A) Encore un héritage du régime impérial ?

« La notion de justice politique a toujours suscité une grande répugnance chez les esprits libéraux » écrit le juriste Jean-Pierre Machelon dans son ouvrage La République contre les libertés ?53. Partant de ce postulat, il est logique de trouver dans la tradition républicaine une opposition de principe à ce concept. Or, en 1883, seuls les députés les plus radicaux semblent encore attacher de la valeur à un pouvoir judiciaire indépendant, les opportunistes trouvant un intérêt politique à faire de la justice une autre composante de la machine d'État.

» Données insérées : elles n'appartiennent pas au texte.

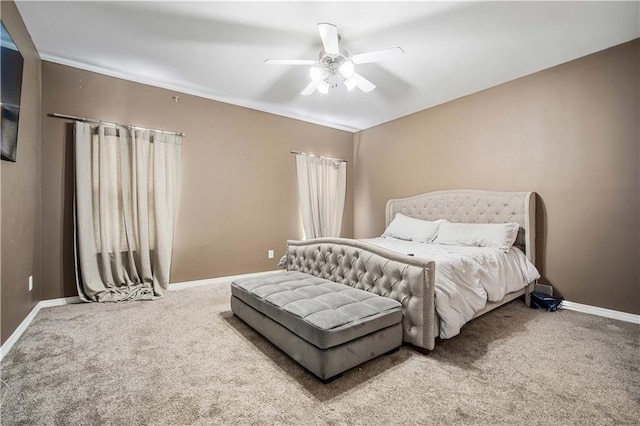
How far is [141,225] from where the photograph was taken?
3.43 m

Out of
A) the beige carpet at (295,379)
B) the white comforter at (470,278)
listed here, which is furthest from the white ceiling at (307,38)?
the beige carpet at (295,379)

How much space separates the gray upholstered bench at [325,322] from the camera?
68.1 inches

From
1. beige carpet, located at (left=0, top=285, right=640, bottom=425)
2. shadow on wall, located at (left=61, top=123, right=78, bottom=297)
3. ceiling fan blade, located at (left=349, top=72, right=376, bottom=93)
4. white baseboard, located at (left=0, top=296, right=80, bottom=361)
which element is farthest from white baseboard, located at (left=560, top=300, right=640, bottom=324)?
shadow on wall, located at (left=61, top=123, right=78, bottom=297)

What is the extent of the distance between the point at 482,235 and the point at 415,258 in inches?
61.8

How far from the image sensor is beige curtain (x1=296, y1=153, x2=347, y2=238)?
4.88 metres

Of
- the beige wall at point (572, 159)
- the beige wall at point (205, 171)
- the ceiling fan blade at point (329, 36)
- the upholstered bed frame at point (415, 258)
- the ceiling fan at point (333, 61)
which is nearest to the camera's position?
the upholstered bed frame at point (415, 258)

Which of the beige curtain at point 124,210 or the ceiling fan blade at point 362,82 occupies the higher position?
the ceiling fan blade at point 362,82

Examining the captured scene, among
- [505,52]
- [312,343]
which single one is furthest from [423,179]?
[312,343]

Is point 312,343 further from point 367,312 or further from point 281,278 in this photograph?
point 281,278

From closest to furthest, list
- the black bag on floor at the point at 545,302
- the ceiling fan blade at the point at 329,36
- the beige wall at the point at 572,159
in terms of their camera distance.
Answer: the ceiling fan blade at the point at 329,36, the beige wall at the point at 572,159, the black bag on floor at the point at 545,302

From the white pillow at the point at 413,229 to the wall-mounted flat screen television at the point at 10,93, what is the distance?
Result: 3.93 meters

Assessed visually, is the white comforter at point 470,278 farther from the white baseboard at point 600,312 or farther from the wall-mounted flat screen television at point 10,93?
the wall-mounted flat screen television at point 10,93

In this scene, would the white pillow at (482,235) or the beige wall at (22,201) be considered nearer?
the beige wall at (22,201)

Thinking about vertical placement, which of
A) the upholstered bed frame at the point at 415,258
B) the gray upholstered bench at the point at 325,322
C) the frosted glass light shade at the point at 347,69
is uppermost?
the frosted glass light shade at the point at 347,69
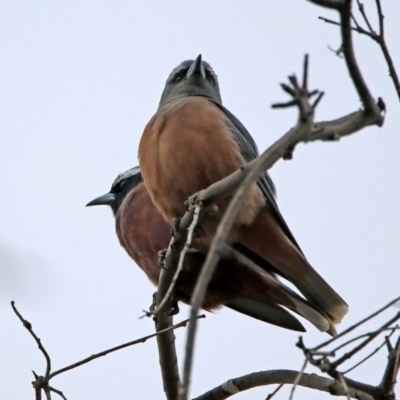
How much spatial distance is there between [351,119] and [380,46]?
628 millimetres

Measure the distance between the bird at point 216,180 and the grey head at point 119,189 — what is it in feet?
5.99

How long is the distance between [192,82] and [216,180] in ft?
5.34

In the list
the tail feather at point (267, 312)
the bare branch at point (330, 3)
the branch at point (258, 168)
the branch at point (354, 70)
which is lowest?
the branch at point (258, 168)

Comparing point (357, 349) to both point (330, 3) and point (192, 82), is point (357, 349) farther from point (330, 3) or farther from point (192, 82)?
point (192, 82)

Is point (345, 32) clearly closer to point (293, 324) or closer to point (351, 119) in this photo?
point (351, 119)

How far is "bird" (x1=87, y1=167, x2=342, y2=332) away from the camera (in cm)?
523

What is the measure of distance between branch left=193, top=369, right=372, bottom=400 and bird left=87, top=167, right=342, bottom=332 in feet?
2.85

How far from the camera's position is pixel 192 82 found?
6.17 m

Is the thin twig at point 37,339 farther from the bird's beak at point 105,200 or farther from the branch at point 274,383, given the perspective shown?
the bird's beak at point 105,200

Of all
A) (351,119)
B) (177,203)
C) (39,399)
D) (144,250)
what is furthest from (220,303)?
(351,119)

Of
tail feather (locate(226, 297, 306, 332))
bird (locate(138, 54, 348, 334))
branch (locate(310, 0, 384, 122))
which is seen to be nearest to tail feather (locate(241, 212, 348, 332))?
bird (locate(138, 54, 348, 334))

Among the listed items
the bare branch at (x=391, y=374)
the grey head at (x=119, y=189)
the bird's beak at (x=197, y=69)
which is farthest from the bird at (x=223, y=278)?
the bare branch at (x=391, y=374)

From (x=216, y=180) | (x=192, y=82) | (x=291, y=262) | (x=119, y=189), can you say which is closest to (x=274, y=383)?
(x=291, y=262)

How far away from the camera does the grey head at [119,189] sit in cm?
714
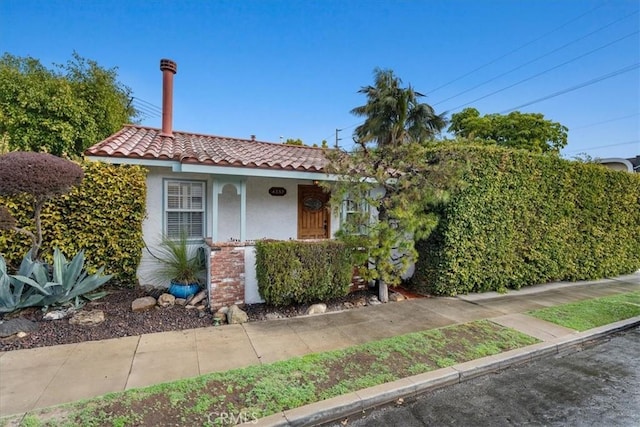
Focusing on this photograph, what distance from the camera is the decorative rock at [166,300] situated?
5.76 metres

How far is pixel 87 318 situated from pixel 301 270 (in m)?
3.55

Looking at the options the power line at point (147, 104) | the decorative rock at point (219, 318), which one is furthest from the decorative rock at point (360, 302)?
the power line at point (147, 104)

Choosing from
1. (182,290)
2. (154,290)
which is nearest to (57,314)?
(154,290)

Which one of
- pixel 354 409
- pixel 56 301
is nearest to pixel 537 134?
pixel 354 409

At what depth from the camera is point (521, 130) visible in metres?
24.9

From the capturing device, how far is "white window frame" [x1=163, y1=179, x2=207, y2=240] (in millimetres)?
7332

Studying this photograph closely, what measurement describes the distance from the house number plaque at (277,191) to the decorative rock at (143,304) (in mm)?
3936

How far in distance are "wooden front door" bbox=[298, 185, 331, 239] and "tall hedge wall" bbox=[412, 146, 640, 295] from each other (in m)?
3.03

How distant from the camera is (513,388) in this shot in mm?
3578

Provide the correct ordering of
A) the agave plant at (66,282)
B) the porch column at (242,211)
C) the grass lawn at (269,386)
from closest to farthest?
the grass lawn at (269,386) < the agave plant at (66,282) < the porch column at (242,211)

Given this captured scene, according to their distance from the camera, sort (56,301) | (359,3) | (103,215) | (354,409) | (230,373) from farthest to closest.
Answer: (359,3), (103,215), (56,301), (230,373), (354,409)

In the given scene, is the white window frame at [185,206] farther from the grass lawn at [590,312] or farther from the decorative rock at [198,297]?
the grass lawn at [590,312]

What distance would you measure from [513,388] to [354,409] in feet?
6.56

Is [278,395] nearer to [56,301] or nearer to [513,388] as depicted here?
[513,388]
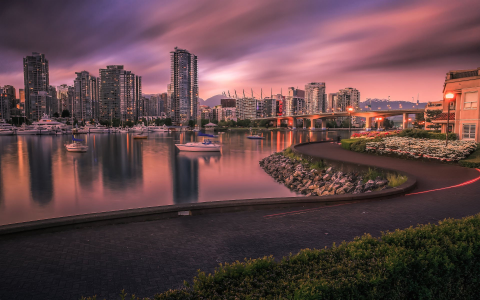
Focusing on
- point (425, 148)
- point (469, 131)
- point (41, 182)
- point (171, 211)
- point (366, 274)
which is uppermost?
point (469, 131)

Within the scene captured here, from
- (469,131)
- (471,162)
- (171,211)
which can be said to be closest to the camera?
(171,211)

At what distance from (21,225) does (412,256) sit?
8.50 m

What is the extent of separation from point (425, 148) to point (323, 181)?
9.22 m

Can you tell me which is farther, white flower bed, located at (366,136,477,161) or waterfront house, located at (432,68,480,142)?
waterfront house, located at (432,68,480,142)

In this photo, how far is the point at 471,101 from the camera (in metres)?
28.5

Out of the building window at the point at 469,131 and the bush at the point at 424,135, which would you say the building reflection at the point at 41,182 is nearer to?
the bush at the point at 424,135

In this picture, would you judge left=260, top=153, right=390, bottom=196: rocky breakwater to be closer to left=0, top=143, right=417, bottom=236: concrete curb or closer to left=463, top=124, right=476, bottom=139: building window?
left=0, top=143, right=417, bottom=236: concrete curb

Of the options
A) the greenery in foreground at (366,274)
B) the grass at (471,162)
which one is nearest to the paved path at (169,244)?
the greenery in foreground at (366,274)

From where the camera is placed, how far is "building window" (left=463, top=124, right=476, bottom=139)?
28406 mm

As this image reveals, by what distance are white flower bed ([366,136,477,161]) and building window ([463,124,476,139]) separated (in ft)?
18.2

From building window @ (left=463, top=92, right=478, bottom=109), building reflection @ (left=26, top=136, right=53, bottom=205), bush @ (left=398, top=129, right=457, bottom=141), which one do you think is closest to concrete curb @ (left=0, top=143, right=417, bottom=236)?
building reflection @ (left=26, top=136, right=53, bottom=205)

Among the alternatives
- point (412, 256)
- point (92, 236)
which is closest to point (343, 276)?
point (412, 256)

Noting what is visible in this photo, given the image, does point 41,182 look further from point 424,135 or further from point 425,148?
point 424,135

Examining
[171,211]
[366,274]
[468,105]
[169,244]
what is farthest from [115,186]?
[468,105]
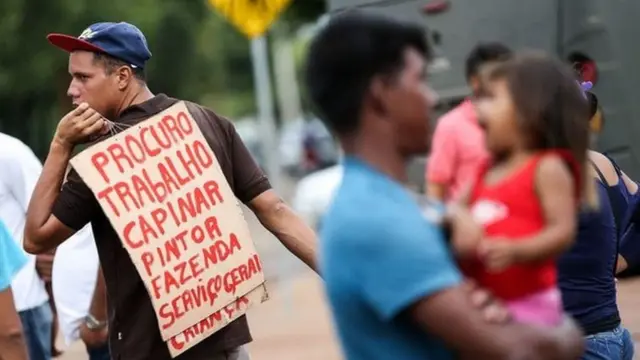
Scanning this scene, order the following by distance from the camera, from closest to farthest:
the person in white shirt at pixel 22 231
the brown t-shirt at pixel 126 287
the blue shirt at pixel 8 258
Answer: the brown t-shirt at pixel 126 287 < the blue shirt at pixel 8 258 < the person in white shirt at pixel 22 231

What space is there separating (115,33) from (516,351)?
2576 mm

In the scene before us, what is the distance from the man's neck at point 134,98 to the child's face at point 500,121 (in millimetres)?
2134

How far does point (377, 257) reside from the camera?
276cm

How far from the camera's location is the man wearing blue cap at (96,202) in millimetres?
4770

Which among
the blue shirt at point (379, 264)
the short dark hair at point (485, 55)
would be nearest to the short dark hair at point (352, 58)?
the blue shirt at point (379, 264)

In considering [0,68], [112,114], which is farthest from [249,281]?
[0,68]

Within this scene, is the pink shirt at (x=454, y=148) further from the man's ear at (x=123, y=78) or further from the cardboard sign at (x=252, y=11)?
the cardboard sign at (x=252, y=11)

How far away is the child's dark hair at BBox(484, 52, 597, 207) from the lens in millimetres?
3025

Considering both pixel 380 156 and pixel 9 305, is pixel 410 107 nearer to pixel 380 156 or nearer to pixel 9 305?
pixel 380 156

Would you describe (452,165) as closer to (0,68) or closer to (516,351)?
(516,351)

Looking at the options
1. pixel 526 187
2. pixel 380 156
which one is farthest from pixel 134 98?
pixel 526 187

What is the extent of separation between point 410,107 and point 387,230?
0.27 m

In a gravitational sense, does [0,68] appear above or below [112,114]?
below

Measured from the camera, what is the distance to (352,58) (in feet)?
9.39
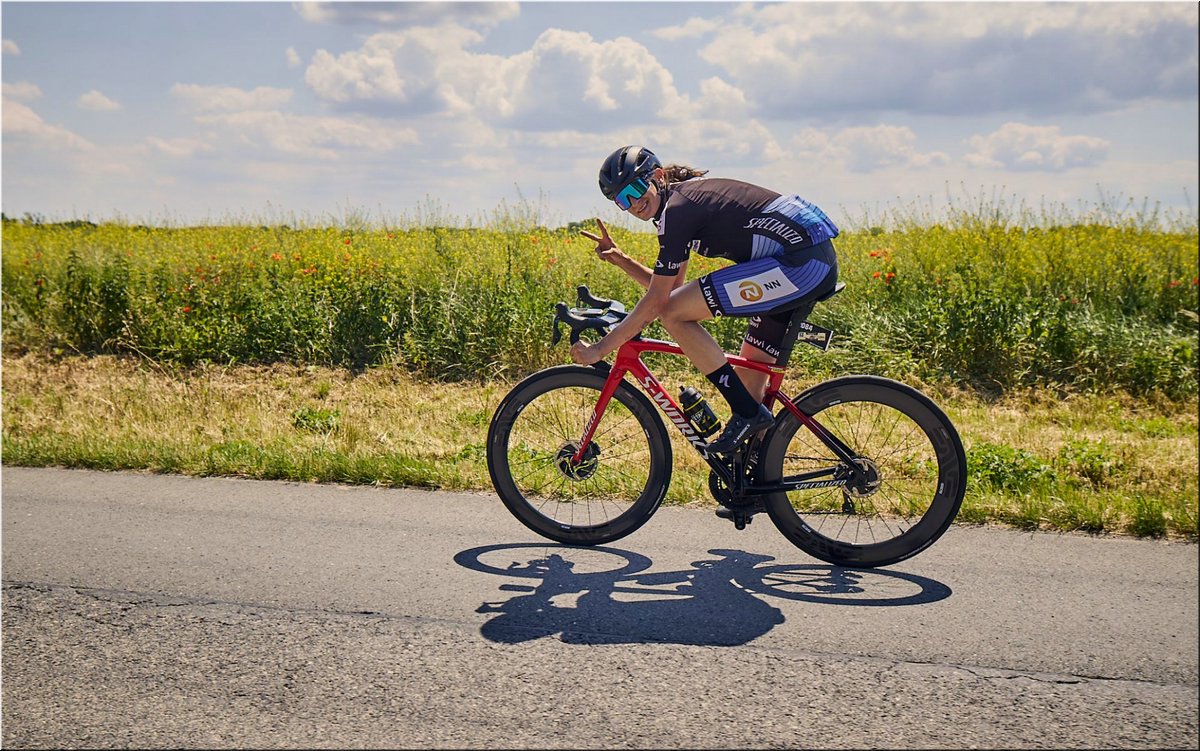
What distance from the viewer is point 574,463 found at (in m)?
5.41

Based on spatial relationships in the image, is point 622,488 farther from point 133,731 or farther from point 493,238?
point 493,238

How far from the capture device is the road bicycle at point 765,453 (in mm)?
5012

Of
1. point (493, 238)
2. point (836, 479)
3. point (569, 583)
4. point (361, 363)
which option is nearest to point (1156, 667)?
point (836, 479)

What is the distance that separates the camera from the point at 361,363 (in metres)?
11.2

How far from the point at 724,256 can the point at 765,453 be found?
1032mm

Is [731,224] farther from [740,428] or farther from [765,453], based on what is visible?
[765,453]

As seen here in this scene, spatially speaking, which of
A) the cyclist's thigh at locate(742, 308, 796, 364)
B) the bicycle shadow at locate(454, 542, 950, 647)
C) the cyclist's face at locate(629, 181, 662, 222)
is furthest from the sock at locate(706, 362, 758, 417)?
the cyclist's face at locate(629, 181, 662, 222)

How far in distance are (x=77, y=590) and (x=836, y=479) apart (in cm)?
377

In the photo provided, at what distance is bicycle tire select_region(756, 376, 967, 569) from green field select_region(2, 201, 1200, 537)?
74 centimetres

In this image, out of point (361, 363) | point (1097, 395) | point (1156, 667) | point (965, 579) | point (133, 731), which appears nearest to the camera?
point (133, 731)

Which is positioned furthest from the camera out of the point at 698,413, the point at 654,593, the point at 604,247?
the point at 604,247

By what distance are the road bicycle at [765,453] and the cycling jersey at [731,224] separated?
1.20 feet

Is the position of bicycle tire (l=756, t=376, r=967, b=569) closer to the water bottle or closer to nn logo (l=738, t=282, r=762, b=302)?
the water bottle

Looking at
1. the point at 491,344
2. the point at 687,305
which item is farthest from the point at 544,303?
the point at 687,305
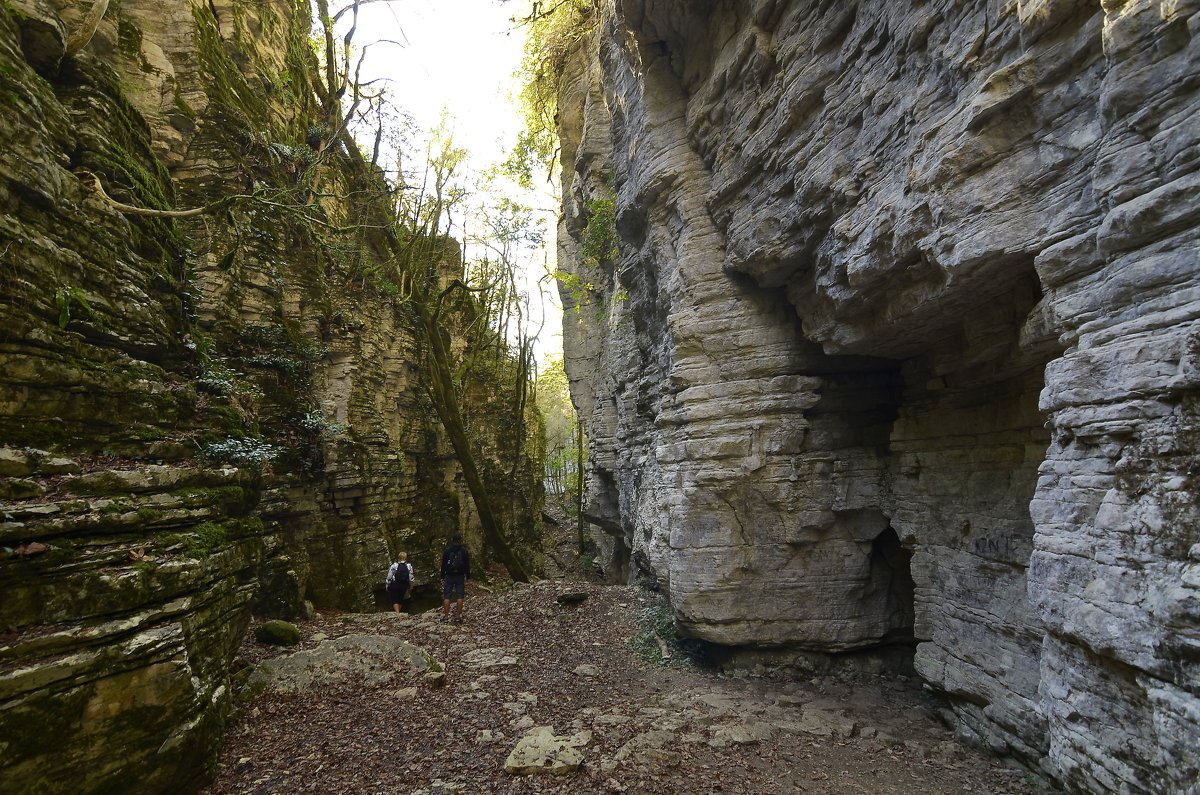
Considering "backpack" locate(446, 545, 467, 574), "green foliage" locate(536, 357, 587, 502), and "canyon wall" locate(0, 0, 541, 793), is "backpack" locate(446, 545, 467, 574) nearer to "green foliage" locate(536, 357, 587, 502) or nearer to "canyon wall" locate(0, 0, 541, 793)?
"canyon wall" locate(0, 0, 541, 793)

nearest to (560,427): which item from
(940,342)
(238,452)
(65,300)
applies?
(238,452)

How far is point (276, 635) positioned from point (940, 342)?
10064mm

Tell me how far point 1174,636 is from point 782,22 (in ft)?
25.1

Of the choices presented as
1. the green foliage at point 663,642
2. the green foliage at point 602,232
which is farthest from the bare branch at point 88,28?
the green foliage at point 663,642

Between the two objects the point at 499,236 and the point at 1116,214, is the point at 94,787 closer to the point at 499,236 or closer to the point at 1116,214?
the point at 1116,214

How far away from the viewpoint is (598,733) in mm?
6172

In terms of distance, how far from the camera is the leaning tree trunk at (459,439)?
1453 cm

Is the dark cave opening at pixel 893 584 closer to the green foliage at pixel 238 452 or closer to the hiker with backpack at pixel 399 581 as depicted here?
the green foliage at pixel 238 452

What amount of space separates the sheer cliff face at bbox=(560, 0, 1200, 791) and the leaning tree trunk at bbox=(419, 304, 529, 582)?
516cm

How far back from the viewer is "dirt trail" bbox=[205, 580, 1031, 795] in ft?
16.8

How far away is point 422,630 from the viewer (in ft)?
32.2

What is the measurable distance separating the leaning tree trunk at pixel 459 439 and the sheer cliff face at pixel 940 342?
5.16 metres

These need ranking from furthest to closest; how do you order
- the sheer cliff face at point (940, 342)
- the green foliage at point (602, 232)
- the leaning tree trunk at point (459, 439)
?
the leaning tree trunk at point (459, 439) → the green foliage at point (602, 232) → the sheer cliff face at point (940, 342)

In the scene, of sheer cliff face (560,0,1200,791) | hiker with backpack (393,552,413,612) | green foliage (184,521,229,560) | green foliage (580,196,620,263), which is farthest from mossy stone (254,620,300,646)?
green foliage (580,196,620,263)
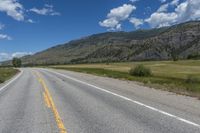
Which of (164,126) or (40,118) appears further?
(40,118)

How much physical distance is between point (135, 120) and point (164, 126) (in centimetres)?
112

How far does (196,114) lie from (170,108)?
1.40 meters

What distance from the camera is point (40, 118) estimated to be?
935cm

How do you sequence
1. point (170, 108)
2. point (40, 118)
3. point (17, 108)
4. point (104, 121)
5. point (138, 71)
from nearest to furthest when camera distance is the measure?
point (104, 121) < point (40, 118) < point (170, 108) < point (17, 108) < point (138, 71)

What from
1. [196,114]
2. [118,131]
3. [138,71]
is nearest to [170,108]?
[196,114]

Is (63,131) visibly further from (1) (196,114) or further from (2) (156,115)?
(1) (196,114)

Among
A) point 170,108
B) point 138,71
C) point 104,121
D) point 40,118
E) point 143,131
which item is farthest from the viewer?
point 138,71

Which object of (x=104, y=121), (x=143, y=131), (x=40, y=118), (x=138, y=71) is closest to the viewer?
(x=143, y=131)

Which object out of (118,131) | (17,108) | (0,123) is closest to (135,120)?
(118,131)

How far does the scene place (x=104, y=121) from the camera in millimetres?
8609

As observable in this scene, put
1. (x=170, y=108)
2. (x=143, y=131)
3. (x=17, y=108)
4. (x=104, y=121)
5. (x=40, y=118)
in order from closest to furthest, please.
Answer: (x=143, y=131), (x=104, y=121), (x=40, y=118), (x=170, y=108), (x=17, y=108)

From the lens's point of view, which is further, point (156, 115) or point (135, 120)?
point (156, 115)

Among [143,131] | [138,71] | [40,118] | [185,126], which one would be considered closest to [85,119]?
[40,118]

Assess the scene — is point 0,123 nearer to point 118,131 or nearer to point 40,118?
point 40,118
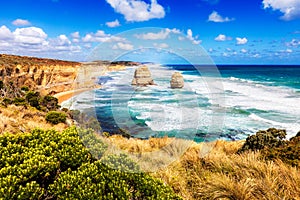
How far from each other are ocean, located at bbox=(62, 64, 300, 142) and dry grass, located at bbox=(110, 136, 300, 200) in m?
0.73

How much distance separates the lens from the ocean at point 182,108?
649 cm

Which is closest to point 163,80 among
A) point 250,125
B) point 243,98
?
point 250,125

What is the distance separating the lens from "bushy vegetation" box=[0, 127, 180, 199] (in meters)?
3.01

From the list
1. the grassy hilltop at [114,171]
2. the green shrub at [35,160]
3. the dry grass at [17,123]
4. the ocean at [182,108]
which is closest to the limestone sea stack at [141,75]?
the ocean at [182,108]

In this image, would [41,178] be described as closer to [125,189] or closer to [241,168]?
[125,189]

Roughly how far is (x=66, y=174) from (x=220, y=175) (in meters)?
2.81

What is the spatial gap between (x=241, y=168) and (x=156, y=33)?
3.01 meters

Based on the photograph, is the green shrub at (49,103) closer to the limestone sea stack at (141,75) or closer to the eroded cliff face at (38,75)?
the eroded cliff face at (38,75)

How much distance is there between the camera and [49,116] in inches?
514

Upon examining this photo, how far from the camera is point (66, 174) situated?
326 centimetres

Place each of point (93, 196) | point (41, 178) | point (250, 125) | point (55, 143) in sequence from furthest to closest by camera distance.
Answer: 1. point (250, 125)
2. point (55, 143)
3. point (41, 178)
4. point (93, 196)

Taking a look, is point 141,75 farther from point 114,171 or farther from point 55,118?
point 55,118

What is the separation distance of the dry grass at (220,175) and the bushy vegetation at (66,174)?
0.73m

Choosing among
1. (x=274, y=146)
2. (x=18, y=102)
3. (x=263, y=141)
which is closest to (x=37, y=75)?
(x=18, y=102)
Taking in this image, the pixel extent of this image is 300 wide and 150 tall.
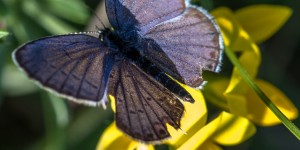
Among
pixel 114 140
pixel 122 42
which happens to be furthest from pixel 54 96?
pixel 122 42

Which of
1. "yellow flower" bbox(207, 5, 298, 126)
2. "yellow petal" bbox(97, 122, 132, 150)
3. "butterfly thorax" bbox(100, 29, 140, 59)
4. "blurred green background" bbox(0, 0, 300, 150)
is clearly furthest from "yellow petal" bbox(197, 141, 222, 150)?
"blurred green background" bbox(0, 0, 300, 150)

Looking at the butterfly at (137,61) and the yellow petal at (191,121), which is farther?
the yellow petal at (191,121)

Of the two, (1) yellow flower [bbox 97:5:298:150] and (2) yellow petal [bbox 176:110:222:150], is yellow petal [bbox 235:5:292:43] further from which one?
(2) yellow petal [bbox 176:110:222:150]

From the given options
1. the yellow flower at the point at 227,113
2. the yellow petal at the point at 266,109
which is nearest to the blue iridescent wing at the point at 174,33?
the yellow flower at the point at 227,113

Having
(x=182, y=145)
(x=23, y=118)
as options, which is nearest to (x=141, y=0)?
(x=182, y=145)

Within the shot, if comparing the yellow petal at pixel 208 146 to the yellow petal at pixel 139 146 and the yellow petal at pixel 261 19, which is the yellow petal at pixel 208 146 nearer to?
the yellow petal at pixel 139 146

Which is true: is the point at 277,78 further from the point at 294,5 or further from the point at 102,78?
the point at 102,78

Comme pour l'administration policière, il est nécessaire de s'interroger sur une possible épuration des institutions judiciaires par les républicains en 1879 et plus particulièrement sur le corps de la magistrature dont les « compromissions avec l'ordre impérial » n'ont pas été oubliées par les plus libéraux54. Le débat sur la réforme de l'organisation judicaire qui se tient à la Chambre tout au long de l'année 1883 fait écho aux positions des députés les plus radicaux. Ainsi, Camille Pelletan argumentant en faveur d'un changement en profondeur de la magistrature en profite pour évoquer les liens de ses membres avec le Second Empire :

« Et alors, messieurs, je me rappelais ces longues protestations contre la magistrature inamovible qui remplissent les programmes politiques depuis le commencement de ce siècle. Je me rappelais le rôle politique de la magistrature depuis le jour où elle a bien un peu traîné sa robe dans la boue

51 Jean-Pierre Royer et al. Histoire de la justice en France: du XVIIIe siècle à nos jours. Puf, 2016. et Jean-Pierre Machelon, « L'épuration Républicaine. La loi du 30 août 1883 » dans L'épuration de la magistrature de la Révolution à la Libération: 150 ans d'histoire judiciaire, Éd. Loysel, 1994, p.87-100.

52 AN, BB 6 (II). Dossiers de carrière des magistrats.

53 Jean-Pierre Machelon, La République contre les libertés ?..., op.cit., p.130.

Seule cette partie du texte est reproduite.